25Comment cela se passe-t-il en pratique pour dépolluer les comptes ? Le processus porte essentiellement sur la formation du résultat qui vise à mettre en évidence les fondamentaux du modèle (ou paramètres clefs) tel que présenté dans le tableau ci-dessous, bâti à « chiffres constants ». Ce travail permet de mettre en évidence des éléments qui n’apparaissaient pas dans les documents initiaux. Ainsi dans le tableau ci-dessous, les regroupements ont été réalisés par fonction ou par niveau de marge. On note de ce fait, la constance de la marge sur coûts de production, l’importance des coûts affectés à la recherche et au développement et le niveau des coûts de distribution. Il convient dès lors de s’interroger sur la pertinence de ces différents agrégats.
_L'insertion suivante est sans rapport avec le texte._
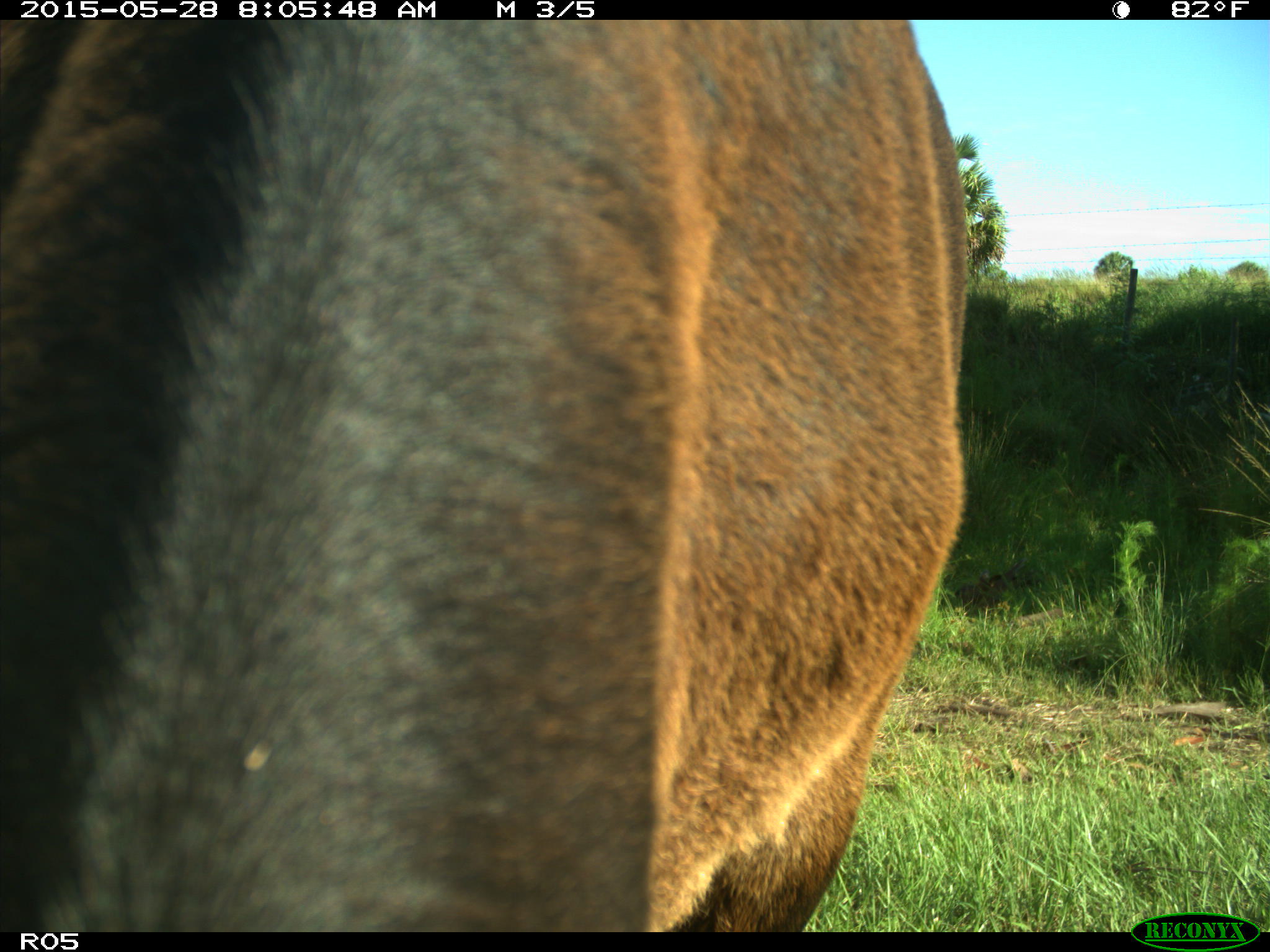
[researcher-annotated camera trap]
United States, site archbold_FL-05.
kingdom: Animalia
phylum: Chordata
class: Mammalia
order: Artiodactyla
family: Bovidae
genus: Bos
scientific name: Bos taurus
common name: domestic cow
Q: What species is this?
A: Bos taurus (domestic cow).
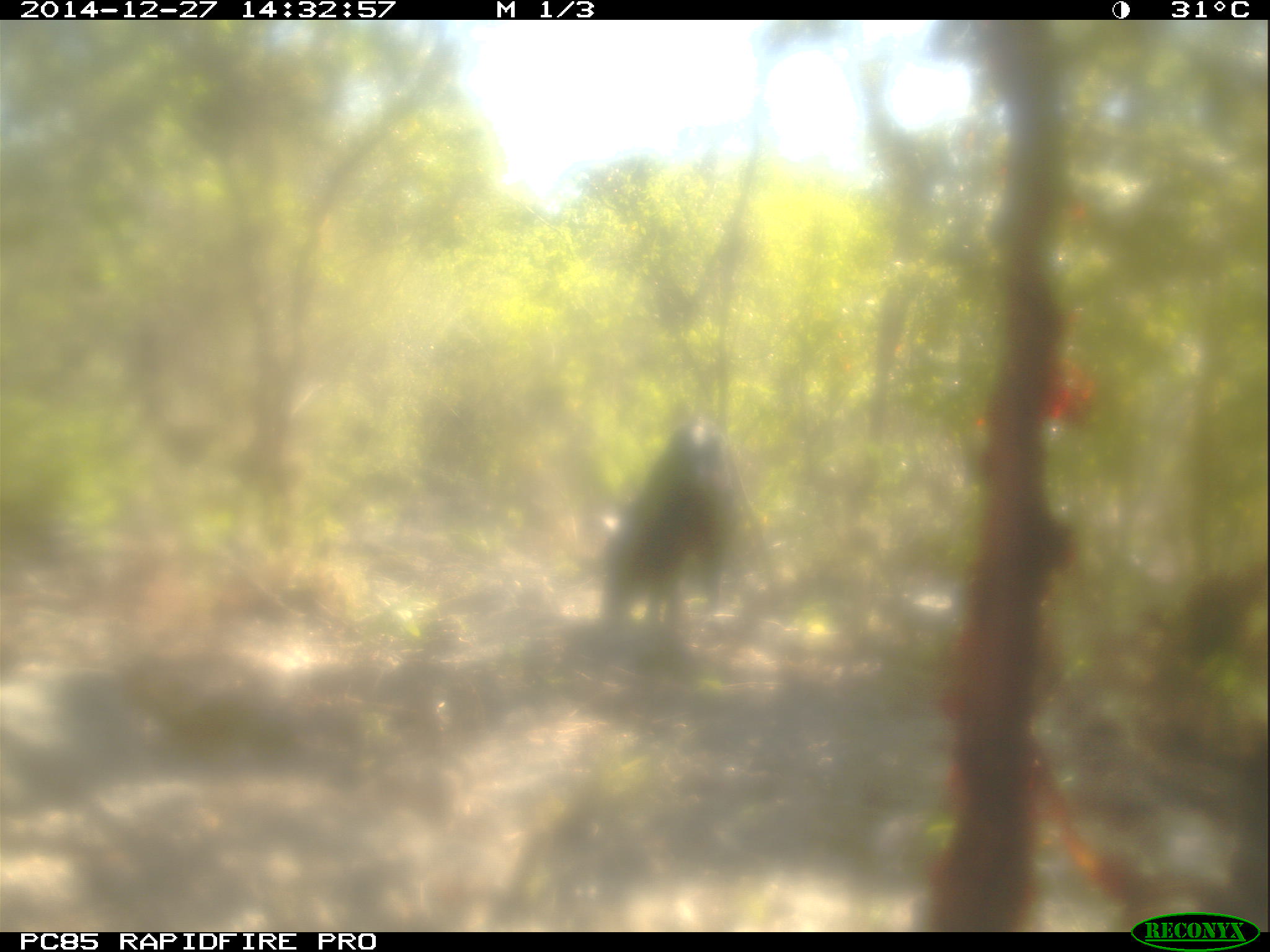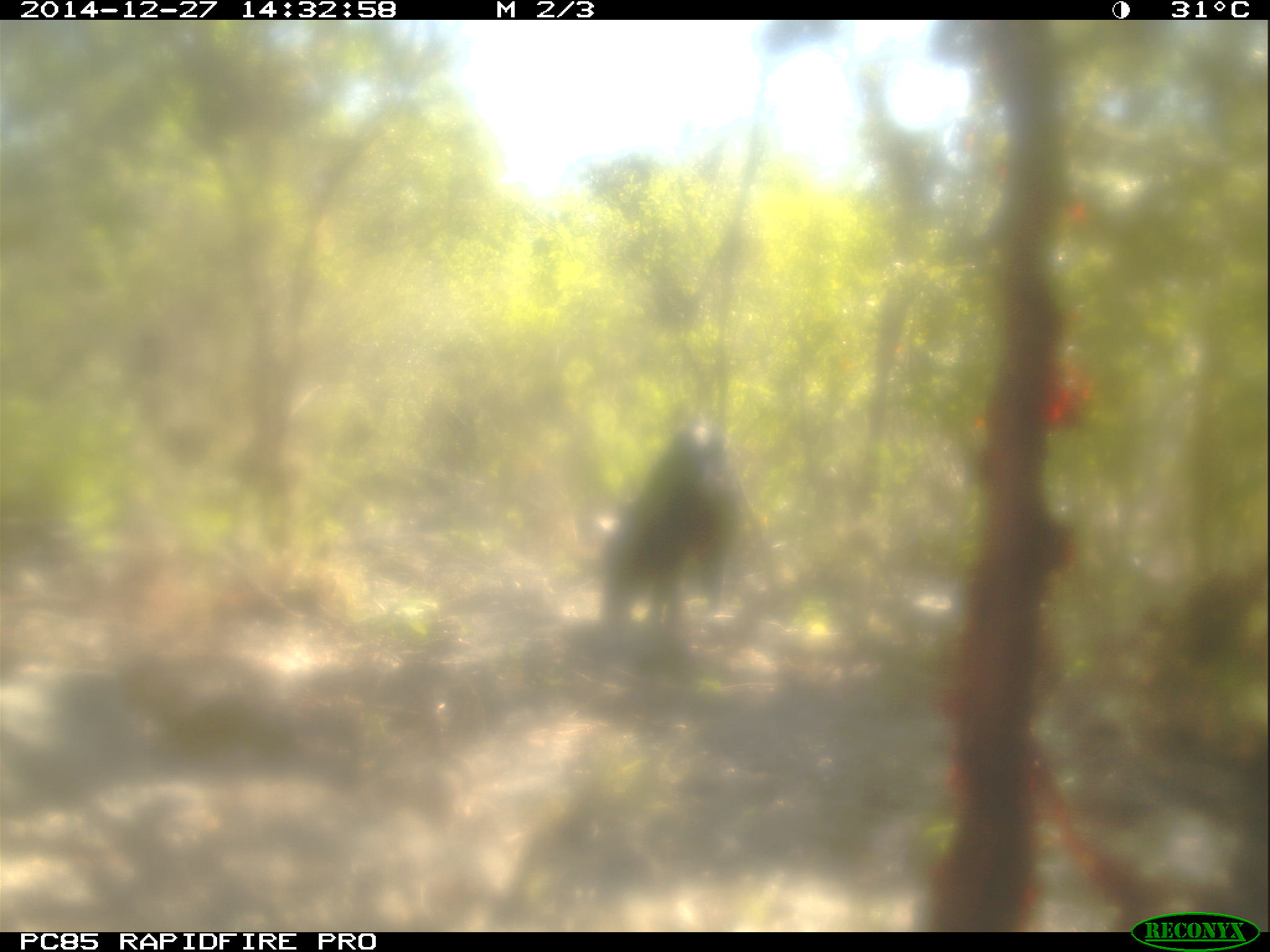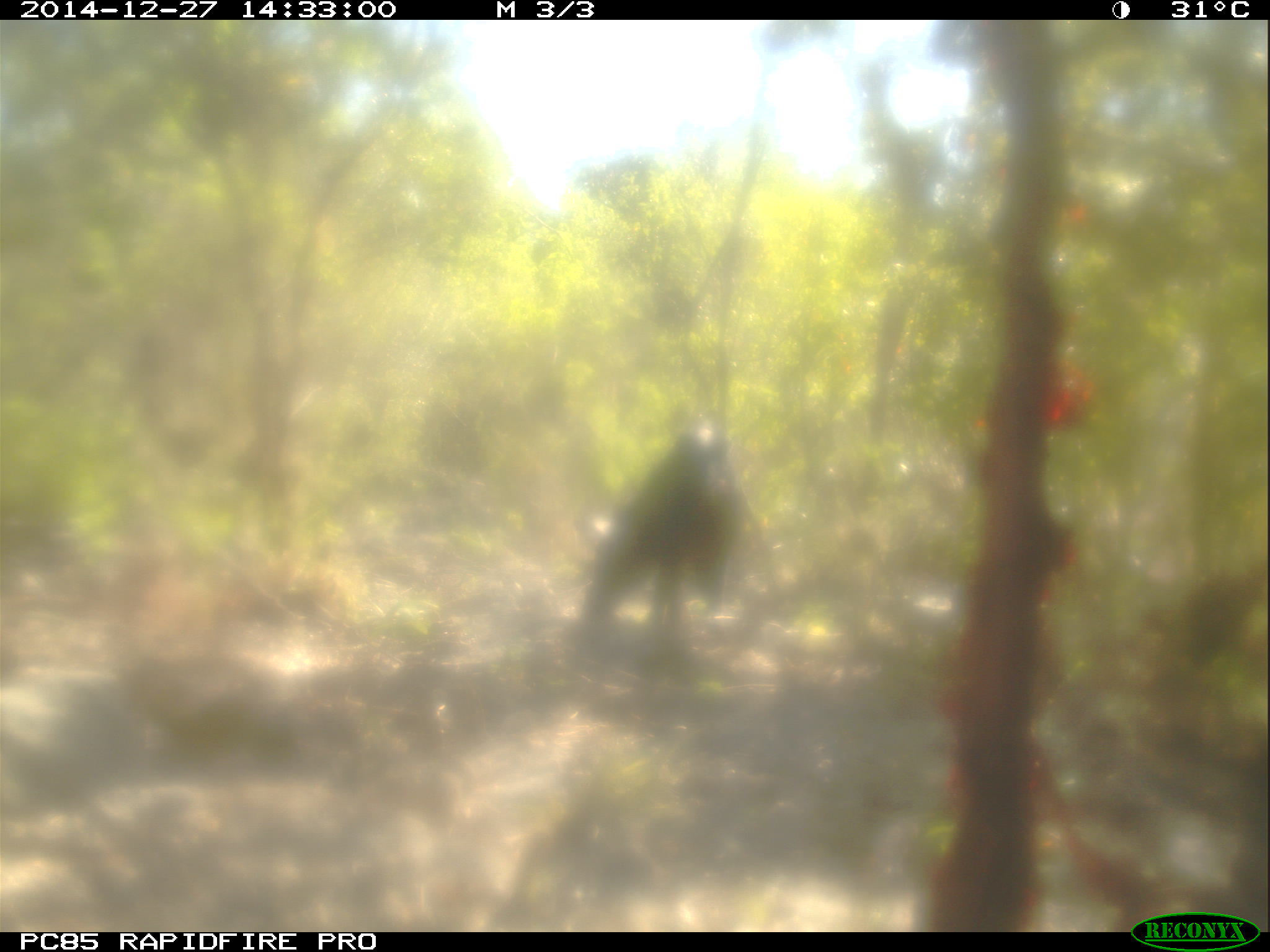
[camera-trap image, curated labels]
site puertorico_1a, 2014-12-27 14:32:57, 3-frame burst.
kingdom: Animalia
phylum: Chordata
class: Mammalia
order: Artiodactyla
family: Suidae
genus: Sus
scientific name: Sus scrofa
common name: pig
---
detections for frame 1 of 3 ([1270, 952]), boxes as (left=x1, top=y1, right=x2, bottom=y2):
pig: (left=593, top=408, right=747, bottom=648)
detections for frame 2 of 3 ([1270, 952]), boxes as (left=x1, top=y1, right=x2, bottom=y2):
pig: (left=591, top=410, right=739, bottom=653)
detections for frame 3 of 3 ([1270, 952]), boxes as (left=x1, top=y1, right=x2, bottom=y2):
pig: (left=574, top=410, right=740, bottom=658)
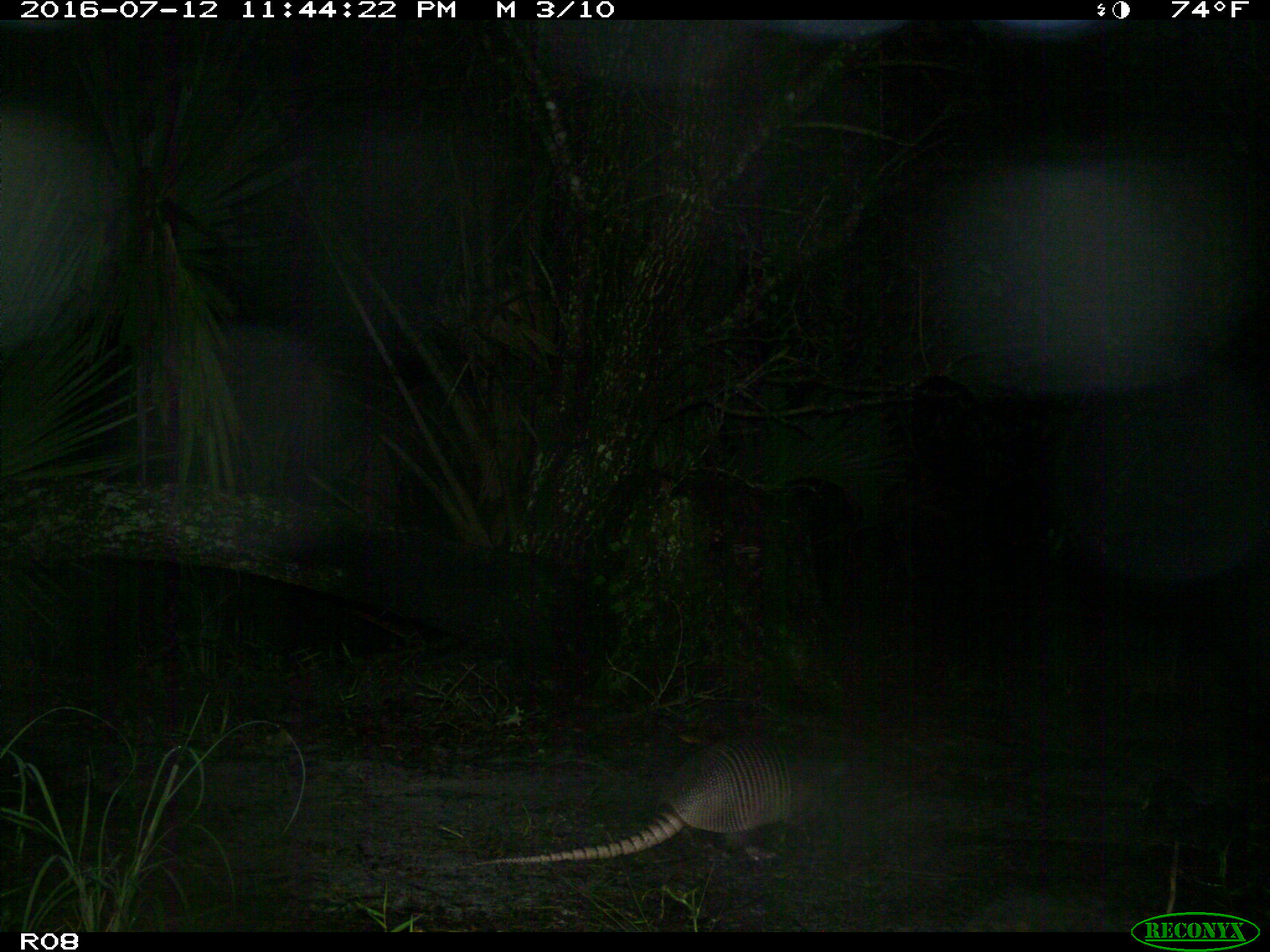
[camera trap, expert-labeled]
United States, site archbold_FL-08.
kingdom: Animalia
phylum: Chordata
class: Mammalia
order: Cingulata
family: Dasypodidae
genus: Dasypus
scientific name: Dasypus novemcinctus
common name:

Par exemple ; est-il normal que les frais de R et D progressent alors que la commercialisation a déjà débuté ? Est-il logique que la marge sur coûts de production ne varie pas au fil des années malgré une progression importante des ventes… ? Autant de points qui doivent permettre à l’entrepreneur de s’interroger sur la cohérence des chiffres qu’il présente.
Intégrer la réalité du marché [4]
26Pour illustrer reprenons le compte de résultat prévisionnel initial ou l’on voit que l’entrepreneur est parti d’un chiffre d’affaires décrété de 30000 K Euros à n+4. Il a ensuite rempli le reste tableau en combinant ce chiffre aux ratios de l’industrie (par exemple les charges commerciales représentent 25 % du CA) (repère ? fig.1).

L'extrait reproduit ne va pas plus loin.